Started gdb to see where stap is stuck:

(gdb) where
#0  0x00000034a52c5630 in __write_nocancel () from /lib64/libc.so.6
#1  0x00000034a526a6b3 in _IO_new_file_write (f=0x34a5551860, data=0xfbd14a8, 
    n=29) at fileops.c:1260
#2  0x00000034a526baf3 in _IO_new_file_xsputn (f=0x34a5551860, 
    data=<value optimized out>, n=29) at fileops.c:514
#3  0x00000034a5260dfb in _IO_fwrite (buf=0xfbd14a8, size=1, count=29, 
    fp=0x34a5551860) at iofwrite.c:45
#4  0x00000034aba8e5dd in std::basic_ostream<char, std::char_traits<char> >& std::operator<< <char, std::char_traits<char>, std::allocator<char> >(std::basic_ostream<char, std::char_traits<char> >&, std::basic_string<char, std::char_traits<char>, std::allocator<char> > const&) () from /usr/lib64/libstdc++.so.6
#5  0x000000000053dcee in stap_waitpid (verbose=<value optimized out>, 
    pid=15428) at ../systemtap/util.cxx:618
#6  0x0000000000540adc in stap_system (verbose=2, description="rm", 
    args=std::vector of length 3, capacity 4 = {...}, null_out=false, 
    null_err=<value optimized out>) at ../systemtap/util.cxx:817
#7  0x000000000041818a in stap_system (this=0x7fffe37b6830)
    at ../systemtap/util.h:73
#8  systemtap_session::remove_tmp_dir (this=0x7fffe37b6830)
    at ../systemtap/session.cxx:1781
#9  0x0000000000418497 in systemtap_session::~systemtap_session (this=0x2, 
    __in_chrg=<value optimized out>) at ../systemtap/session.cxx:360
#10 0x000000000041332b in main (argc=6, argv=0x7fffe37b71f8)
---Type <return> to continue, or q <return> to quit---
    at ../systemtap/main.cxx:1135
(gdb)
Comment 6 Josh Stone 2012-08-24 21:36:28 UTC
(In reply to comment #4)
> When comparing the output of "stap -v -v --vp 01020 -h" of the working and
> hanging versions of stap the hanging one has the following lines at the end of
> the output:
> 
> +Running rm -rf /tmp/stappdKUJd
> +Spawn waitpid result (0x0): 0
> +Removed temporary directory "/tmp/stappdKUJd"

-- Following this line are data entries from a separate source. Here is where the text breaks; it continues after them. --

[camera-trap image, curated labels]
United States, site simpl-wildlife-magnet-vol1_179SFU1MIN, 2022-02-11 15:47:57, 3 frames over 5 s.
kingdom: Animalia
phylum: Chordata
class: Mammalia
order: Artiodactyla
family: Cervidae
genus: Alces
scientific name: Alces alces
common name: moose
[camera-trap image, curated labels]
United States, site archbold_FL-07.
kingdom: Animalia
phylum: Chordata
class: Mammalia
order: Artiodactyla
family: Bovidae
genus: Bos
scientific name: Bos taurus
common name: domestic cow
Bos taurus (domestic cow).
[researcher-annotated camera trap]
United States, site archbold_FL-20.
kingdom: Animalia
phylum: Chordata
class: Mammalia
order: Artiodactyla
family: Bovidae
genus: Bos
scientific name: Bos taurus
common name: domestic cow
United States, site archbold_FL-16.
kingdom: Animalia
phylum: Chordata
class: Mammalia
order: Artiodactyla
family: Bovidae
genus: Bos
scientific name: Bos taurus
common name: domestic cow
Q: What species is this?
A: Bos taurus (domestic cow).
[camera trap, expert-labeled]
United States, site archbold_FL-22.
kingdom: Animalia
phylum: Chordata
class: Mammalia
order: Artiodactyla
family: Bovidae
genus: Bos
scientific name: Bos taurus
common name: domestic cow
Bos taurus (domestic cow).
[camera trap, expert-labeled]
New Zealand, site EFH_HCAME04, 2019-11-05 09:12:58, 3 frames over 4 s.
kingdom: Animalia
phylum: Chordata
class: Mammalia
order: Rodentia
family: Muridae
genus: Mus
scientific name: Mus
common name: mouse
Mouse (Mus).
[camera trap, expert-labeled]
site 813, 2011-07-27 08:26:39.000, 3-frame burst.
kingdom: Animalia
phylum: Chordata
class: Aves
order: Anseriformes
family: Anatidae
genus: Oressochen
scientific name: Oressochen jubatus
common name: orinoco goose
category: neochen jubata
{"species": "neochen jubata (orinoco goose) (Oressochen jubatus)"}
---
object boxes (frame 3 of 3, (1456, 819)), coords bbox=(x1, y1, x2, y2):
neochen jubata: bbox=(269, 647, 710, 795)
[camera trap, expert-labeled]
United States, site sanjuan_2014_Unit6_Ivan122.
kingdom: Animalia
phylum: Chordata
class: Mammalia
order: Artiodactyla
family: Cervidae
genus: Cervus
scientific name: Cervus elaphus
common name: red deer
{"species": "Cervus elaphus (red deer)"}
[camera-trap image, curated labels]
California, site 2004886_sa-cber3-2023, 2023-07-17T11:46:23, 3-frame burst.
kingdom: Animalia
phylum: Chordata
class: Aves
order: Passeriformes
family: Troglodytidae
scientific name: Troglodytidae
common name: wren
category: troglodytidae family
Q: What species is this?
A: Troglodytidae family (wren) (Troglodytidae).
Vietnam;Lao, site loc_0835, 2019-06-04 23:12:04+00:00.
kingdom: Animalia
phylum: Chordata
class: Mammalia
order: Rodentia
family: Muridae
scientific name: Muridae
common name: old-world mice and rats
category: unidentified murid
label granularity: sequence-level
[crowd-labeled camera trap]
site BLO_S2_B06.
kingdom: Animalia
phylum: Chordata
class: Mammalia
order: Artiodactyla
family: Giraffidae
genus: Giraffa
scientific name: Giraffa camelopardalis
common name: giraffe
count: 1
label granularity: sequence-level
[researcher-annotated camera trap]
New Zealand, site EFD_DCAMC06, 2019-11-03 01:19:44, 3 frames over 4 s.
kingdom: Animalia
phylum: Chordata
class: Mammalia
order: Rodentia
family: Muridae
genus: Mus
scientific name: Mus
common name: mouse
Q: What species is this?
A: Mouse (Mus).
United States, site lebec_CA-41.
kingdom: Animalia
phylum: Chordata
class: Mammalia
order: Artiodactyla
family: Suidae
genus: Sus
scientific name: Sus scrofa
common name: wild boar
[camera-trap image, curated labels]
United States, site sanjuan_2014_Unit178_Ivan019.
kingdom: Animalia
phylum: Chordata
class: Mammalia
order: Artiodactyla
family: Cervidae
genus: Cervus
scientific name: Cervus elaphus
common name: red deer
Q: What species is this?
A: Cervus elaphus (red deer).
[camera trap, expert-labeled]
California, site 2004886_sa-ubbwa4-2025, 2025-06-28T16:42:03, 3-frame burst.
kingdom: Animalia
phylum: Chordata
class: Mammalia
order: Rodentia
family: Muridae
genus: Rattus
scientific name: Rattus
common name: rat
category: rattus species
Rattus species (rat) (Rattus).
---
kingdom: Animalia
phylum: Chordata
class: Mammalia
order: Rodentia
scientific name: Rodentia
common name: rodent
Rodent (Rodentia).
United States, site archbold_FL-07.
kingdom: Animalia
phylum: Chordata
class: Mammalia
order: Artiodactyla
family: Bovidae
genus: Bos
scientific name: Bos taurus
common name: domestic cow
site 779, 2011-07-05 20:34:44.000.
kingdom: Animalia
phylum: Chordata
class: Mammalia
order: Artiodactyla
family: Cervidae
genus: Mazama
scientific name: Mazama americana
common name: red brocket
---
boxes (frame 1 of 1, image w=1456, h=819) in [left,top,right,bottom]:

This much is a good thing - exactly what the commit was intended to solve.

But it doesn't gel with:

(In reply to comment #5)
> #5  0x000000000053dcee in stap_waitpid (verbose=<value optimized out>, 
>     pid=15428) at ../systemtap/util.cxx:618

This line is the clog which prints the "Spawn waitpid..." above, plus

> #8  systemtap_session::remove_tmp_dir (this=0x7fffe37b6830)
>    at ../systemtap/session.cxx:1781

This is a couple lines before that which prints "Removed temporary directory".

So I don't see how that backtrace could possibly correspond with the new output.
Comment 7 Josh Stone 2012-09-07 19:31:13 UTC
I believe cmd_parse's issues are more of a testcase bug -- cloned to PR14560.